Hélène Berr ist 19 Jahre jung und voller Träume, als Hitlers Truppen in Frankreich einmarschieren und das Land besetzen. Trotz des Machtwechsels ändert sich für die französischen Juden vorerst nichts. So wird Hélène die Möglichkeit gegeben, an der berühmten Universität Sorbonne Englische Literatur zu studieren und an den wenigen freien Tagen sich mit Freunden zu treffen und mit ihnen Momente der Unbeschwertheit zu verleben. Doch nur wenige Monate später hat der vermeintliche Frieden ein Ende und die Grausamkeiten der Nationalsozialisten nehmen unvermindert an Kraft zu. Hélène erlebt dies alles hautnah mit und hält es im "Pariser Tagebuch" für die Nachwelt fest.
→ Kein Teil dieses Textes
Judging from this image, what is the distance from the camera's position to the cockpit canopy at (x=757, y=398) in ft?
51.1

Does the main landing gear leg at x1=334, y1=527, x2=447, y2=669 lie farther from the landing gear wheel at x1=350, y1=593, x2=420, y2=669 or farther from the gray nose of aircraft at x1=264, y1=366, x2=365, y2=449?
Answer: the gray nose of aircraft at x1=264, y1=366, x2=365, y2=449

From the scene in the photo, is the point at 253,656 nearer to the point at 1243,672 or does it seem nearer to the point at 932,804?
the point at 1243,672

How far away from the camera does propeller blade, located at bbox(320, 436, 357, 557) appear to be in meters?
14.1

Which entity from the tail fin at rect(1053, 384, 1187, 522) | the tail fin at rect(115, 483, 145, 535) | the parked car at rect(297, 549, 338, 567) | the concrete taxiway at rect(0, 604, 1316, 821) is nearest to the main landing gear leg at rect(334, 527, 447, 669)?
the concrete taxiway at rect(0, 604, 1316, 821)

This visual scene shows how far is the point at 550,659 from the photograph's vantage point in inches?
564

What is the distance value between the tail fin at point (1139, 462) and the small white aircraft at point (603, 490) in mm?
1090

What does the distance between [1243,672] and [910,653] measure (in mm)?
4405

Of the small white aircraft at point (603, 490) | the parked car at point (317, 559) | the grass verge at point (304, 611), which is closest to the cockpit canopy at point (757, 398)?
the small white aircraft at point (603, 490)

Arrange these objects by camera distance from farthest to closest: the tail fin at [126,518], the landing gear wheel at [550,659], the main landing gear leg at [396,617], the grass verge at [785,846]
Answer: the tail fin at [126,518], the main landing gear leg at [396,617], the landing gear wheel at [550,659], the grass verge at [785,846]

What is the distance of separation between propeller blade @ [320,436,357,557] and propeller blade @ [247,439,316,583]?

April 1942: Paris ist von den Deutschen besetzt, aber noch herrscht auf den Straßen und Plätzen der französischen Hauptstadt normaler Alltag. Auch Hélène wird von der Leichtigkeit des beginnenden Frühlings angesteckt und verlebt mit ihren Freunden eine unbekümmerte Zeit. Sie unternehmen Ausflüge aufs Land, geben sich der Literatur und Musik hin und denken über das Leben und die Liebe nach. Zwei Monate später wird die friedliche Ruhe durch verschärfte Gesetze zerstört. Hélène muss fortan den Judenstern tragen und steht unter zunehmenden Repressalien, die nicht nur sie an ihre Grenzen bringen.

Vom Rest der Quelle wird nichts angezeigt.